È la stessa Noemi Nori a raccontarci qualcosa in più riguardo questo suo disco d’esordio: «Il progetto è nato grazie al fortunato incontro con un grande artista come Israel Varela. Da tempo come musicista sentivo la necessità di creare qualcosa di mio, e Israel si è subito interessato al progetto proponendosi come produttore artistico e coinvolgendo musicisti come Alessandro Gwis e Alfredo Paixão. L’album è stato concepito per essere un lavoro dedicato alla musica brasiliana, una passione che coltivo dall’età di dodici anni, ma credo che in ogni brano sia possibile scorgere quello che è stato il mio background musicale, e Israel ha valorizzato e seguito negli arrangiamenti questo tipo di direzione. Molti, conoscendomi, si aspettavano maggiori contatti con la musica brasiliana, ma forse era proprio un “al di là di me” che volevo raccontare e raccontarmi. Inoltre, devo sottolineare la collaborazione con Vera Lúcia de Oliveira, una persona di una delicatezza e umiltà straordinaria, che non ha esitato un attimo nell’affidarmi delle sue poesie».

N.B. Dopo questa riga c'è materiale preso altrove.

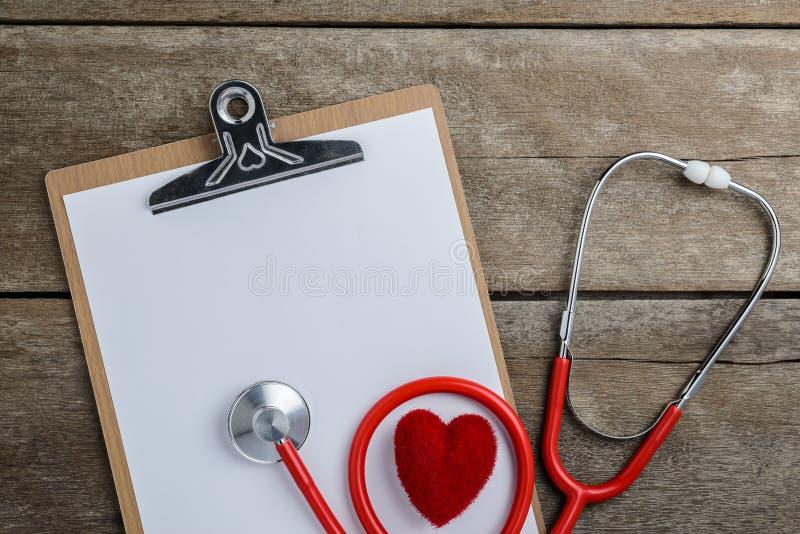 Medische stethoscoop met klembord en hart op houten lijst stock fotografie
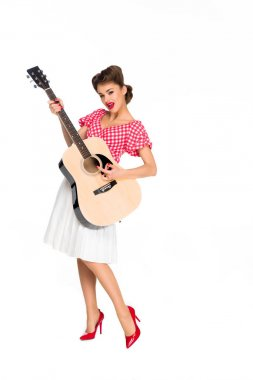 attractive young woman in retro clothing with guitar isolated on white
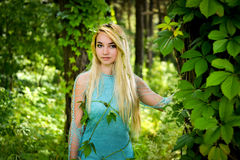 Pretty young blonde girl with long hair in turquoise dress standing in the green forest Royalty Free Stock Photos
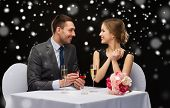 celebration, christmas, holidays and people concept - smiling couple with red gift box and ring at restaurant over black snowy background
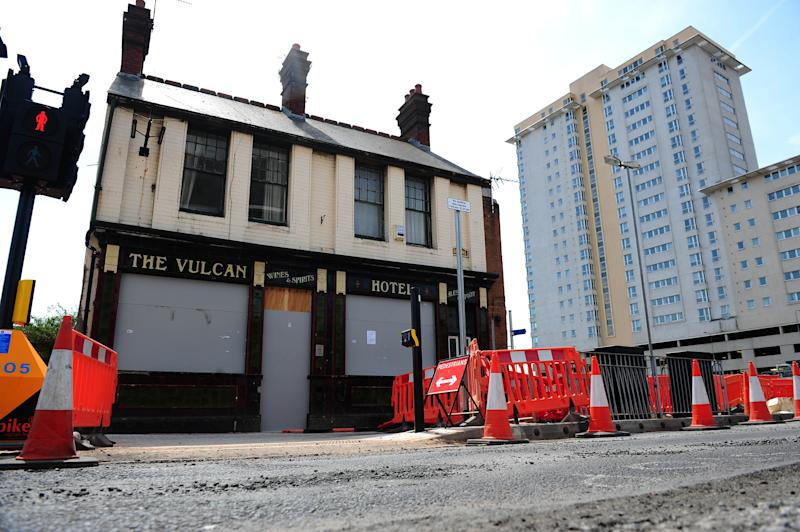A beloved pub was knocked down - and moved brick-by-brick ten miles to be rebuilt inside a MUSEUM. The Vulc<an pub served generations of boozers in Cardiff for more than 160 years only to be demolished for a shopper's car park. More than 5,000 campaigners signed a petition to save it - and now their wish will come true. Pictured here being rebuilt at St Fagans museum. © WALES NEWS SERVICE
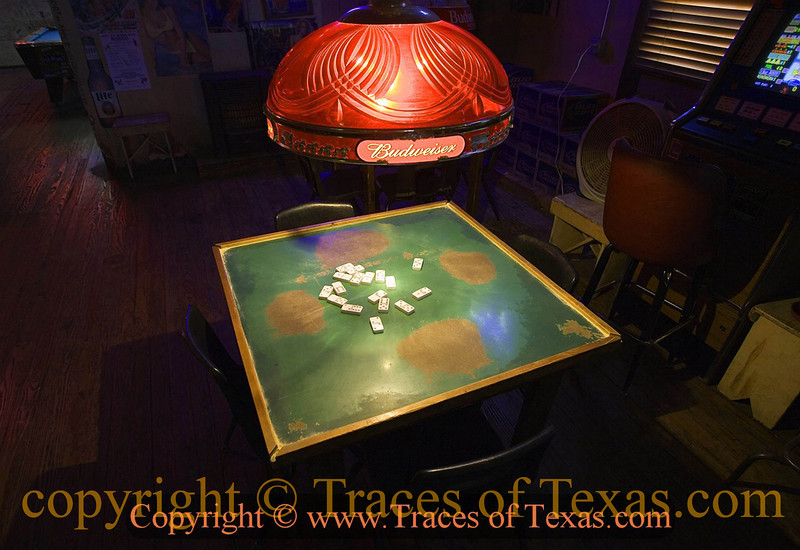 Title: How to Know Whether You're in a Texas Bar, # 232<br /> <br /> Comments: Have the dominoes worn smooth places on the tabletop over the decades? We'll you're in a Texas bar!<br /> <br /> Location: West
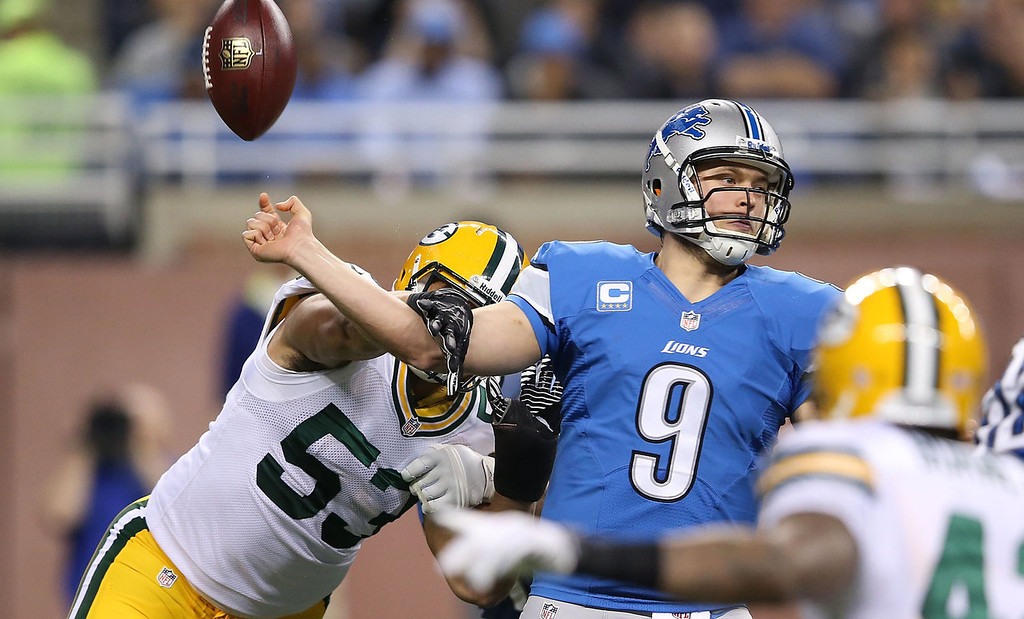 . Nick Perry #53 of the Green Bay Packers hits the throwing arm of Matthew Stafford #9 of the Detroit Lions causing a fumble during the second quarter of the game  at Ford Field on November 28, 2013 in Detroit, Michigan.  (Photo by Leon Halip/Getty Images)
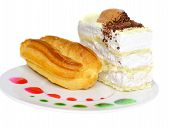 stock photo of eclairs  - Sponge cakes and eclair cake on plate with fruit juice spots - JPG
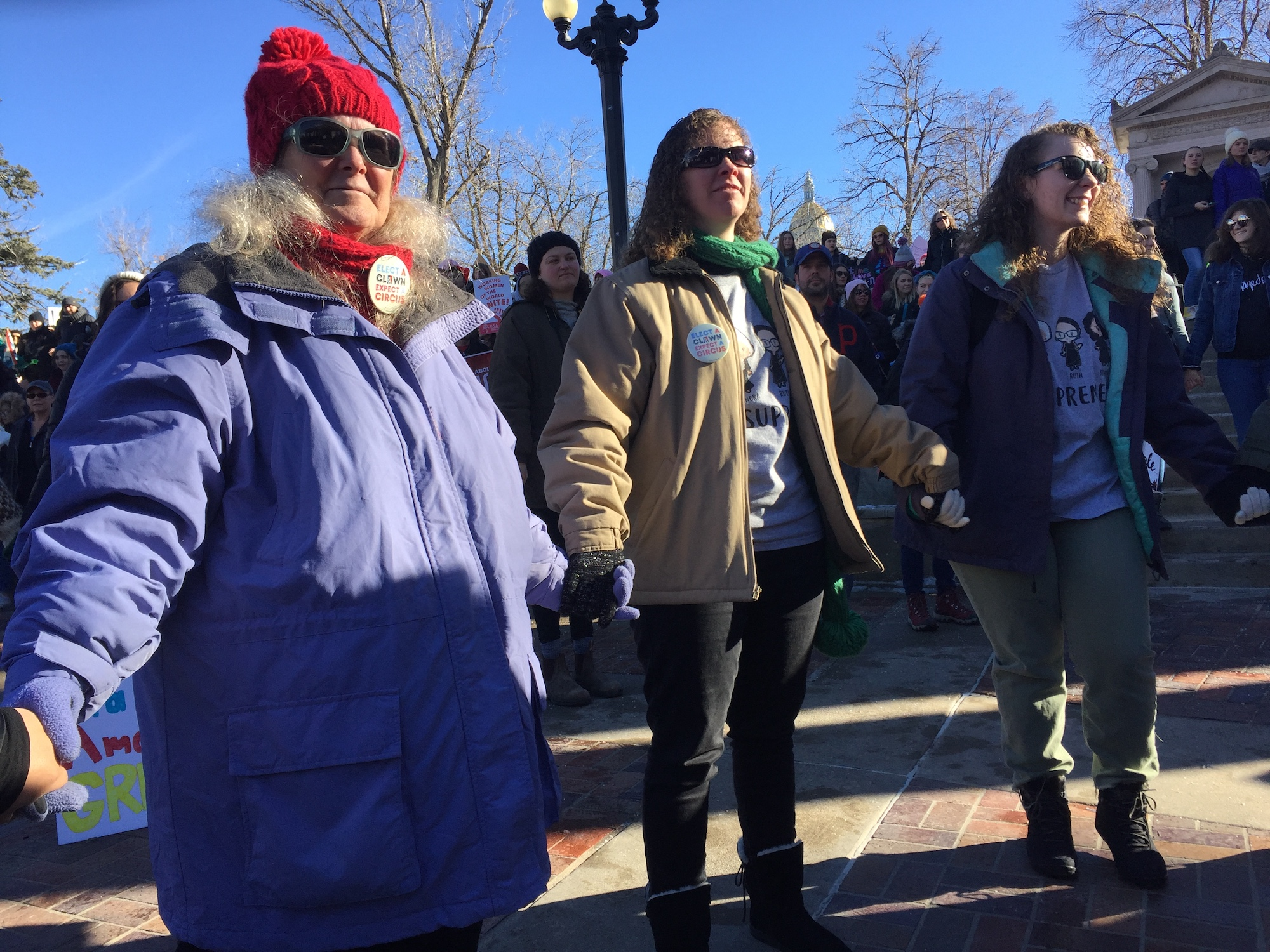 """<p>Three women hold hands at<span style=""""color: rgb(64, 69, 64);"""">the</span>Womxn's<span style=""""color: rgb(64, 69, 64);"""">March Denver on Jan. 19, 2019 in Civic Center Park in Denver</span>to demonstrate the march's theme of unity. A march organizer had asked everyone to join hands with the people next to them.</p>"""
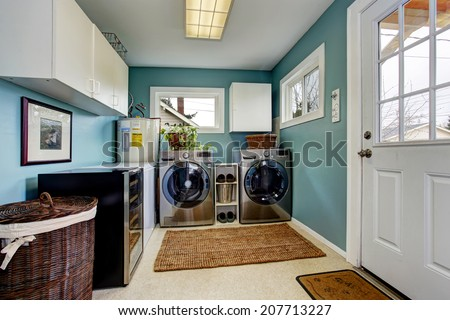Light blue laundry room with modern steel appliances and white cabinets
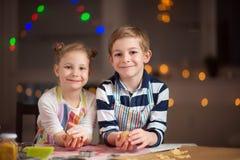 Lyckliga barn som förbereder kakor för jul och nytt år arkivfoton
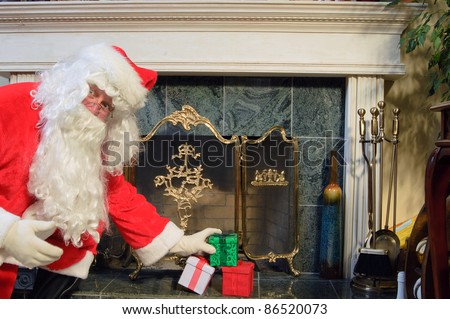 Santa placing some presents on the hearth looking surprised as he is caught doing it - stock photo
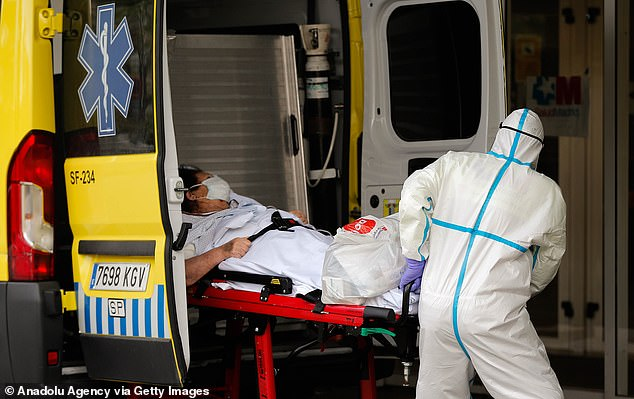 Yesterday a patient is transferred from an ambulance to an intensive care unit at the Gregorio Maranon hospital in Madrid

Francesco Bearzatti Tinissima 4tet: “This Machine Kills Fascists” [CAM Jazz, 2015]

Il titolo “This Machine Kills Fascists” riprende la scritta sulla chitarra di Woody Guthrie, il cantautore americano al quale si ispira in questo nuovo lavoro il Tinissima 4tet capitanato da Francesco Bearzatti, anche in questa occasione affiancato da Giovanni Falzone alla tromba, Danilo Gallo al basso e Zeno De Rossi alla batteria. Si tratta di un album concettuale, dove memoria e attualità si incontrano per raccontare una storia musicalmente tradotta da venature blues, temi cantabili, fantasiose onomatopee, rigore ritmico e movimenti d’insieme impreziositi da incisivi slanci solisti. La scaletta si compone di brani originali firmati da Bearzatti, fatta eccezione per la rivisitazione di This Land Is Your Land di Guthrie, e ospita la voce di Petra Magoni in One For Sacco e Vanzetti, un brano emblematico che ben riassume le intenzioni del quartetto, dato il suo incedere lento e sofferente che proietta i significati concettuali dell’album in una profonda riflessione sociale e politica.